Given that there are also tensions/contradictions found within chapter 8 in close proximity to one another, I am not inclined to conclude that the author wrote one thing, forgot what he had written by the time he got further into the work, and then contradicted himself without realizing it. The tensions/contradictions suggest that the author either was content to live with paradox, or could find no way out of a paradoxical way of thinking that he found himself saddled with. The author of the Gospel certainly seems to have wanted to say both that Jesus needed no other confirmation than his own words and authority, and that (as the Torah requires) he had witnesses that could be called on his behalf.
This whole motif is a reason why the Gospel of John has been described as one long trial of Jesus. As readers of my book John’s Apologetic Christology will know, I think that this “trial” reflects issues not only that emerged between Jesus and the Jewish leadership of his time, but also subsequently, including between the Christians by and for whom the Gospel was written, and the leaders of the local Jewish community that they until recently had been part of. And I also think that, in trying to synthesize and explore the implications of core beliefs that he inherited, the author crafted a portrait of Jesus that was full of unresolved tensions that it would be left for later Christians to wrestle with.

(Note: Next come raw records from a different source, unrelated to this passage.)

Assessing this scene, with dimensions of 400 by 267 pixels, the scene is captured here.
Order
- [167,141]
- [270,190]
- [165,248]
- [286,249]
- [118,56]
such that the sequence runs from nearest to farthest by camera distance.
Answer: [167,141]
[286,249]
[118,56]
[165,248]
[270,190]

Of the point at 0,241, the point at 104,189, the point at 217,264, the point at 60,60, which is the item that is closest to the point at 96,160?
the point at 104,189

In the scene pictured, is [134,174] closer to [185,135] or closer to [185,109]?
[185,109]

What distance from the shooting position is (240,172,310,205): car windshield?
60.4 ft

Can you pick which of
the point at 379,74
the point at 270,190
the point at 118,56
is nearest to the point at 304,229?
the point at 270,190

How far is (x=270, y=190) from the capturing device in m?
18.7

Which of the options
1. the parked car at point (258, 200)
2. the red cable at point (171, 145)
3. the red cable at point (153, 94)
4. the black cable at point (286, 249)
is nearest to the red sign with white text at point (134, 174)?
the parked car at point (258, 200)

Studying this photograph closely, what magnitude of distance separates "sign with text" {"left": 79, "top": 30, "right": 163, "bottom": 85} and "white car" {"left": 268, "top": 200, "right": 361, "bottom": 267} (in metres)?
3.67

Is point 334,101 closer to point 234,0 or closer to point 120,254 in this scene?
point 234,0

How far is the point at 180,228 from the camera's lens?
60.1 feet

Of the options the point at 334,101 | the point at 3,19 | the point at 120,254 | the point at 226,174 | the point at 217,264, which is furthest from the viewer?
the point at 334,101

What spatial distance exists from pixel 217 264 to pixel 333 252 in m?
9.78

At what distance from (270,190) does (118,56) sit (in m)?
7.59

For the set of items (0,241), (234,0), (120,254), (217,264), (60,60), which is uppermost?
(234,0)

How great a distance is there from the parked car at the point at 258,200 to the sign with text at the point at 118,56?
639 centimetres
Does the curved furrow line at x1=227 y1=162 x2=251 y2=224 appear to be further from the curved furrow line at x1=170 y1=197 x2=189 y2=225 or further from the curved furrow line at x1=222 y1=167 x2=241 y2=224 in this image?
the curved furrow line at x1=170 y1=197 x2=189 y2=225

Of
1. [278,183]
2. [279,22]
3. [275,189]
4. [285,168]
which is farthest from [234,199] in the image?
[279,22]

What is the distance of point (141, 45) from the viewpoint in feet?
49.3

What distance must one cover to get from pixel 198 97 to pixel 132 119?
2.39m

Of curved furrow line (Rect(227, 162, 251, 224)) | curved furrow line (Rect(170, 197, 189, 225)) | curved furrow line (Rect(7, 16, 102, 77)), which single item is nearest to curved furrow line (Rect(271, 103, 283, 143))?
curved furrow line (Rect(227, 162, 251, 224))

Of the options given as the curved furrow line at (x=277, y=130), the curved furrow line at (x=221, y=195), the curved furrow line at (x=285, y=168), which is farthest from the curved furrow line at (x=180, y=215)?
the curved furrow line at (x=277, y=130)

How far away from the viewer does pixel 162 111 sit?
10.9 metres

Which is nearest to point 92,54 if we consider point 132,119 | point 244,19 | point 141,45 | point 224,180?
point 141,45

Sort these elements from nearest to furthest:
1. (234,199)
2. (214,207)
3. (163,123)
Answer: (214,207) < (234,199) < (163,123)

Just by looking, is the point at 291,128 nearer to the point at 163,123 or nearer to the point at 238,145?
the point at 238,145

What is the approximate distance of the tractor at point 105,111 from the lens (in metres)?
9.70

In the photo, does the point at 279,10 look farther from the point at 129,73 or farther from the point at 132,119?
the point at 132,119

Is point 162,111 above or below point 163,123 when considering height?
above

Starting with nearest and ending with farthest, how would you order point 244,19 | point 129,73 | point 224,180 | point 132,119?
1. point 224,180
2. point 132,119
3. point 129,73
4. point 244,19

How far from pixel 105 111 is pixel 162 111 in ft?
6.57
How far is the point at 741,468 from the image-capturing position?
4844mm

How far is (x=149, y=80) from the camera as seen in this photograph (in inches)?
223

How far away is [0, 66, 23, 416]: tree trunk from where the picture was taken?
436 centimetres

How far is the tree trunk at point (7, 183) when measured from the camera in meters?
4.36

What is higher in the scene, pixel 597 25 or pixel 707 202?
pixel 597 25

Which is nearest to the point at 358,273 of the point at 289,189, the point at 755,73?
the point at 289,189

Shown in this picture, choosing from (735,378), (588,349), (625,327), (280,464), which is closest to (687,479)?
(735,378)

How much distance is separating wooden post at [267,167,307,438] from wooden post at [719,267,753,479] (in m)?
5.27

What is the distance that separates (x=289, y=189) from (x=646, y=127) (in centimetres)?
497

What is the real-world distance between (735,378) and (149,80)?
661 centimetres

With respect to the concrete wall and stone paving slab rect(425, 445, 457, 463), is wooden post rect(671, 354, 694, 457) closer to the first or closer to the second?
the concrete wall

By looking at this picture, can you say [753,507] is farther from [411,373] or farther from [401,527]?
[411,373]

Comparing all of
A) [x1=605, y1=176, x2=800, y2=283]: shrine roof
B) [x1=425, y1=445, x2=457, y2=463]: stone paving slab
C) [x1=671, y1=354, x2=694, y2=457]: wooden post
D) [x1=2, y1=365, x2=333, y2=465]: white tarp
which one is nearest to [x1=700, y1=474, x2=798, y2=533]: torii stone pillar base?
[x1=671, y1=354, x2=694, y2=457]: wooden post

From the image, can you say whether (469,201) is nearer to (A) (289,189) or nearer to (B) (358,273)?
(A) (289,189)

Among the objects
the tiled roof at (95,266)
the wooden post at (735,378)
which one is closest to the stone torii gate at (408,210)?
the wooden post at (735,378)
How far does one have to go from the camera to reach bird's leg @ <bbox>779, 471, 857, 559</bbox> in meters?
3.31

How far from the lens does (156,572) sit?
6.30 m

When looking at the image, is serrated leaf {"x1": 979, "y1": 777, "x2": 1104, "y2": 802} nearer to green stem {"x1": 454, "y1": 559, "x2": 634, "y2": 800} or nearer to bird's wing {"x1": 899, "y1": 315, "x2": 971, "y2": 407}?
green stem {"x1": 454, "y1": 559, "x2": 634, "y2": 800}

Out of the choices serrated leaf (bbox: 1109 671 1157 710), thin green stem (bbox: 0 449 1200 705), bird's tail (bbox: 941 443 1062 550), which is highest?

In connection with the present topic, though, I would note that the Johannine portrait of Jesus – despite the title of my book – would not work especially well as apologetics, at least not if aimed towards anyone not inclined to at least tolerate paradoxes. On the other hand, the author is clearly wrestling with his heritage and his context, and that was at the heart of apologetics in the ancient/classic sense.
In case anyone is wondering, it did occur to me that I could make a parody song on this topic, with lyrics like this in the chorus:
Circular arguments are to blame
Darlin’ you give faith a bad name (bad name)
At present I have no plan to pursue a complete song, but I could be persuaded otherwise (and I think that, as my voice has developed and as I’ve learned how to add vocal distortion, I can do a decent impression of Jon Bon Jovi).